** start of Data shown **

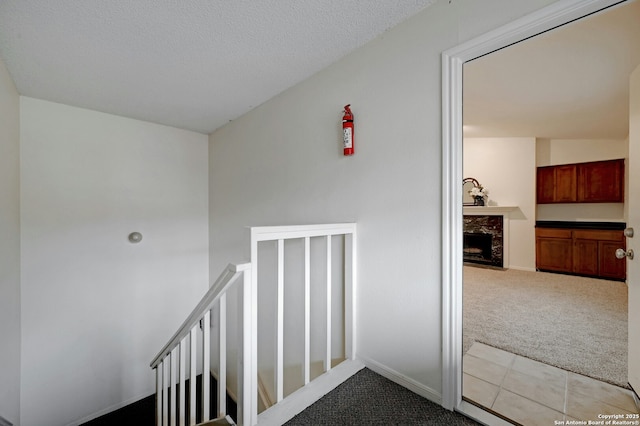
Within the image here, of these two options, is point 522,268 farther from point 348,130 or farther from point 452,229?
point 348,130

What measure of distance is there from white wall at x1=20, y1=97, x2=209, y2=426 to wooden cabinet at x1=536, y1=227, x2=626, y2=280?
5456 millimetres

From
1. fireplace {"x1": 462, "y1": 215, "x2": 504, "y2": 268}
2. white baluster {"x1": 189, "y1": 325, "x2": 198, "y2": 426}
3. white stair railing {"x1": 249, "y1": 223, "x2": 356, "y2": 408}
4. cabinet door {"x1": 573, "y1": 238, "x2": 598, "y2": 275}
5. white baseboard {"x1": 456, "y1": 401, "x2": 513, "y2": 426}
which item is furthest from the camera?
fireplace {"x1": 462, "y1": 215, "x2": 504, "y2": 268}

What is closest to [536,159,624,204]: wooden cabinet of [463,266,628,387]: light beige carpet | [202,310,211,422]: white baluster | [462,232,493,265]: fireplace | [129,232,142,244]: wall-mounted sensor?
[462,232,493,265]: fireplace

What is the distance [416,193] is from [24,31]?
2.34 metres

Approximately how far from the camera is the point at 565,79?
2.35m

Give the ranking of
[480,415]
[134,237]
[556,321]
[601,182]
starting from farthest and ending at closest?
[601,182], [134,237], [556,321], [480,415]

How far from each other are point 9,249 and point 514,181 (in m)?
6.58

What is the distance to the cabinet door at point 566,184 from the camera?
4387mm

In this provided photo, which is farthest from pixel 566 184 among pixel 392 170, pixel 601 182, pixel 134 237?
pixel 134 237

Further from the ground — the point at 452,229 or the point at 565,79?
the point at 565,79

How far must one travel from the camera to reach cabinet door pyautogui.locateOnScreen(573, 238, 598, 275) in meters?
3.90

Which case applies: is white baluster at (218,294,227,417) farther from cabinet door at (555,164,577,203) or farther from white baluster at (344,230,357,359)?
cabinet door at (555,164,577,203)

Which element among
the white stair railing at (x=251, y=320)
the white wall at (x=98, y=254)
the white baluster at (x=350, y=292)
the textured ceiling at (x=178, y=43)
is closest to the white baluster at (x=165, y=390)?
the white stair railing at (x=251, y=320)

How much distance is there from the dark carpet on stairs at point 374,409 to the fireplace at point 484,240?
4.37 metres
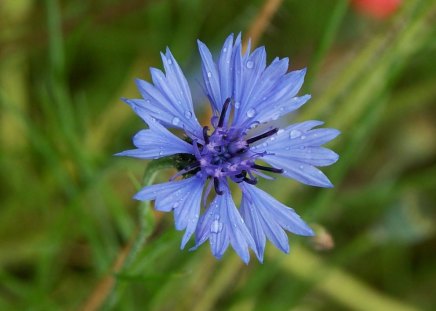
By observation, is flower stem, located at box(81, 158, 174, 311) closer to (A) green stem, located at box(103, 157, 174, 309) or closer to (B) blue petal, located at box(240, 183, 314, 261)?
(A) green stem, located at box(103, 157, 174, 309)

** end of Data shown **

Goal:
Can you copy all of the data above word for word, leaving out the pictures?

Written solution:
Within the image here, of these two options, is point 522,268 farther from point 348,130 or farther from point 452,229?
point 348,130

What measure of distance is there from white wall at x1=20, y1=97, x2=209, y2=426 to wooden cabinet at x1=536, y1=227, x2=626, y2=280?
5456 millimetres

From
1. fireplace {"x1": 462, "y1": 215, "x2": 504, "y2": 268}
2. white baluster {"x1": 189, "y1": 325, "x2": 198, "y2": 426}
3. white stair railing {"x1": 249, "y1": 223, "x2": 356, "y2": 408}
4. cabinet door {"x1": 573, "y1": 238, "x2": 598, "y2": 275}
5. white baseboard {"x1": 456, "y1": 401, "x2": 513, "y2": 426}
which item is furthest from the camera?
fireplace {"x1": 462, "y1": 215, "x2": 504, "y2": 268}

What is closest to [536,159,624,204]: wooden cabinet of [463,266,628,387]: light beige carpet | [202,310,211,422]: white baluster | [462,232,493,265]: fireplace | [129,232,142,244]: wall-mounted sensor?
[462,232,493,265]: fireplace

What is the distance [416,193] is from [24,31]?
2.34 metres

Approximately how far from the camera is the point at 565,79?
2.35m

Give the ranking of
[480,415]
[134,237]
[556,321]
[601,182]
starting from farthest and ending at closest?
[601,182], [134,237], [556,321], [480,415]

How far from each other are point 9,249 and point 514,181 (in m)?
6.58

What is the distance to the cabinet door at point 566,184 from the camera?
4387mm

In this provided photo, which is farthest from pixel 566 184 among pixel 392 170, pixel 601 182, pixel 134 237?
pixel 134 237

Further from the ground — the point at 452,229 or the point at 565,79?
the point at 565,79

How far must one travel from the camera to reach cabinet door pyautogui.locateOnScreen(573, 238, 598, 275) in meters?
3.90

Which case applies: is white baluster at (218,294,227,417) farther from cabinet door at (555,164,577,203) or farther from white baluster at (344,230,357,359)?
cabinet door at (555,164,577,203)

Which element among
the white stair railing at (x=251, y=320)
the white wall at (x=98, y=254)
the white baluster at (x=350, y=292)
the textured ceiling at (x=178, y=43)
is closest to the white baluster at (x=165, y=390)?
the white stair railing at (x=251, y=320)

How much distance is there from the dark carpet on stairs at point 374,409 to the fireplace at point 484,240?
4.37 metres
By observation, is flower stem, located at box(81, 158, 174, 311) closer to (A) green stem, located at box(103, 157, 174, 309) or closer to (B) blue petal, located at box(240, 183, 314, 261)?
(A) green stem, located at box(103, 157, 174, 309)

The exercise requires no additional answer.